The choir has taken its members to appear at addiction treatment centres in Gateshead and Bournemouth.

Choir member Chris, 45, says the project has allowed him to "keep connected" to other people in recovery who are also "trying to beat" addiction.

Taking time out from the rehearsal, he reveals how drugs became part of his life from the age of 17.

"I got into heroin in the eighties," he says.

"I had two brother and two sisters. There was only one of us who didn't become addicted to drugs."

Chris, one of the choir's members
Chris, one of the choir's members

Chris takes a deep breath and sits back in his chair as his fellow choir members continue to practice a floor above.

"It's ruined my life," he says.

"I've got a brother who died from addiction. It affected my health a lot. I've got no veins. I've got hep(atitis) C. I've never really kept a job for that long."

He describes the choir as "magical" because he says it has allowed him to build confidence by performing in front of others.

"It's just an uplifting thing," Chris says.

The Duchess of Cambridge became a patron of Action on Addiction in January and previously met former drug users and recovering addicts during a private visit in Wiltshire.

A spokesman for the Royal Family says her work with the charity reflects her personal interest in "supporting people who are in need".

Choir member Dave, 46, says her visit "hasn't really sunk in".

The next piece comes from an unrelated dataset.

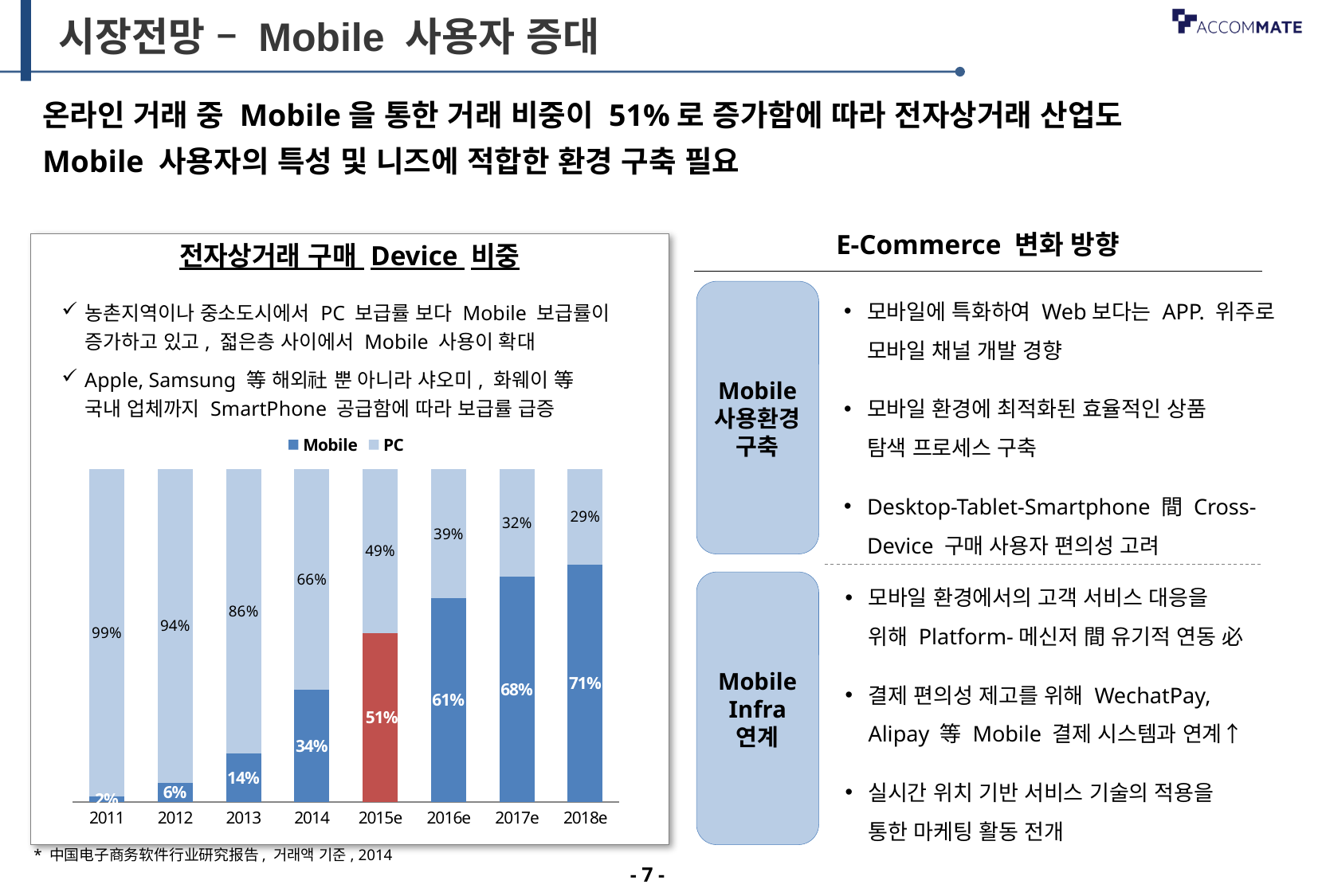
What is the Mobile share for 2018e? 71% What kind of chart is shown on the slide? Stacked bar chart What is the PC share for 2016e? 39% What is the difference between the Mobile share in 2017e and in 2014? 34% Which is larger in 2014, the Mobile share or the PC share? PC How many years are shown on the x axis of the chart? 8 Does the Mobile share rise or fall from 2011 to 2018e? Rise What is the PC share for 2013? 86% How many series does the chart legend list? 2 What is the Mobile share for 2015e? 51% Which year has the lowest PC share? 2018e Which year has the highest Mobile share? 2018e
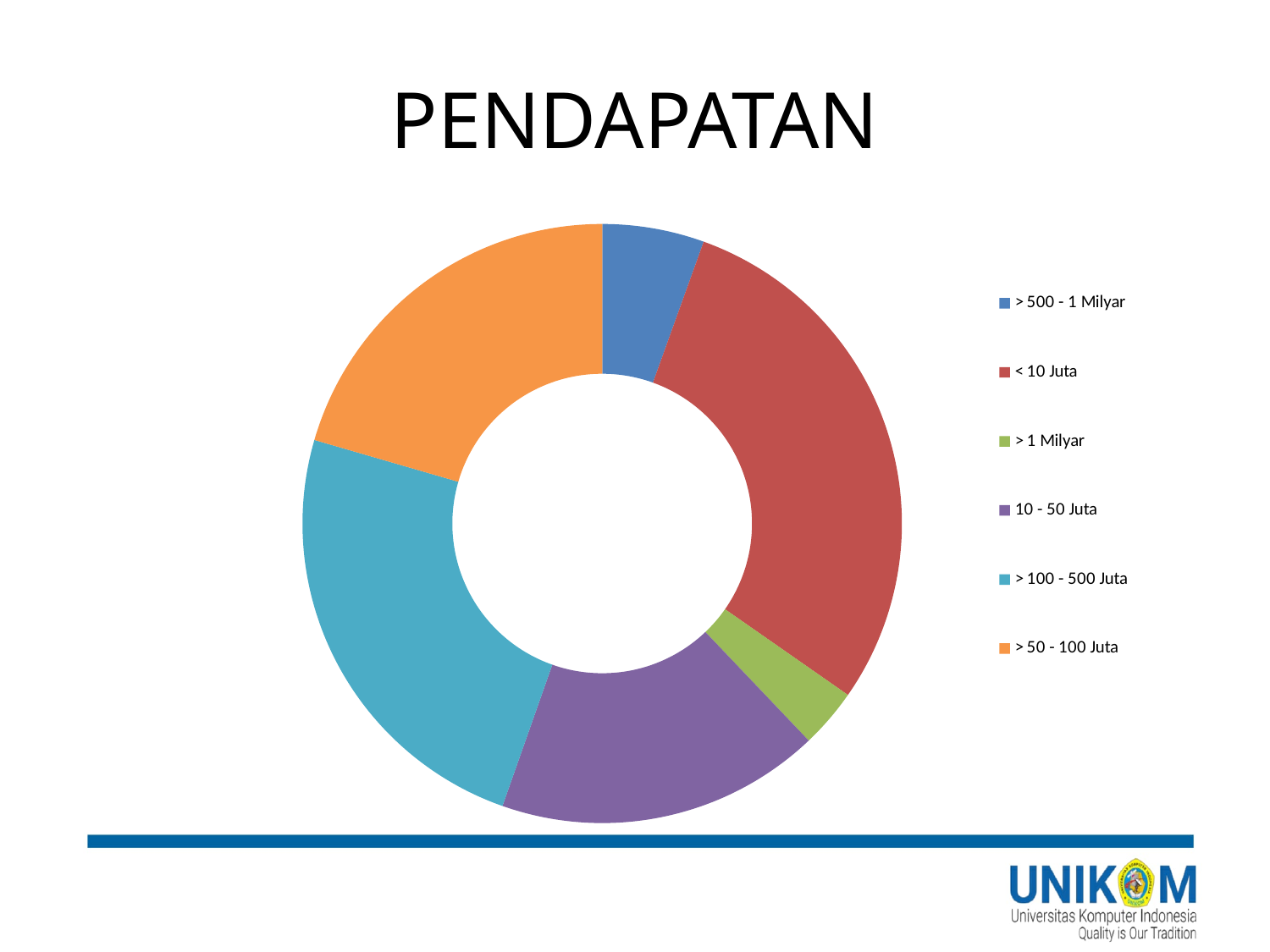
Which slice is larger: "> 1 Milyar" or "10 - 50 Juta"? 10 - 50 Juta Which slice is larger: "> 100 - 500 Juta" or "> 50 - 100 Juta"? > 100 - 500 Juta Which slice is larger: "> 100 - 500 Juta" or "10 - 50 Juta"? > 100 - 500 Juta What colour represents the "< 10 Juta" category in the chart? Red Which category has the largest slice of the chart? < 10 Juta How many categories does the chart's legend list? 6 What is the title of the chart on the slide? PENDAPATAN Which category has the smallest slice of the chart? > 1 Milyar What kind of chart is shown on the slide? Doughnut (pie) chart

"It is a really big occasion," he says.

"I've got the invitation there for it and once I've used the invitation I'll be getting it framed and giving it to my son."

Back in the rehearsal, choir leader Wibke Hott directs the singers with daughter Josephine strapped to her in a baby sling.

They spend 90 minutes rehearsing two songs ahead of the visit by the Duchess of Cambridge.

"Singing is something really personal and really vulnerable," she says.

"Allowing them to - in their own time - find their voice and find that harmony, they all get there."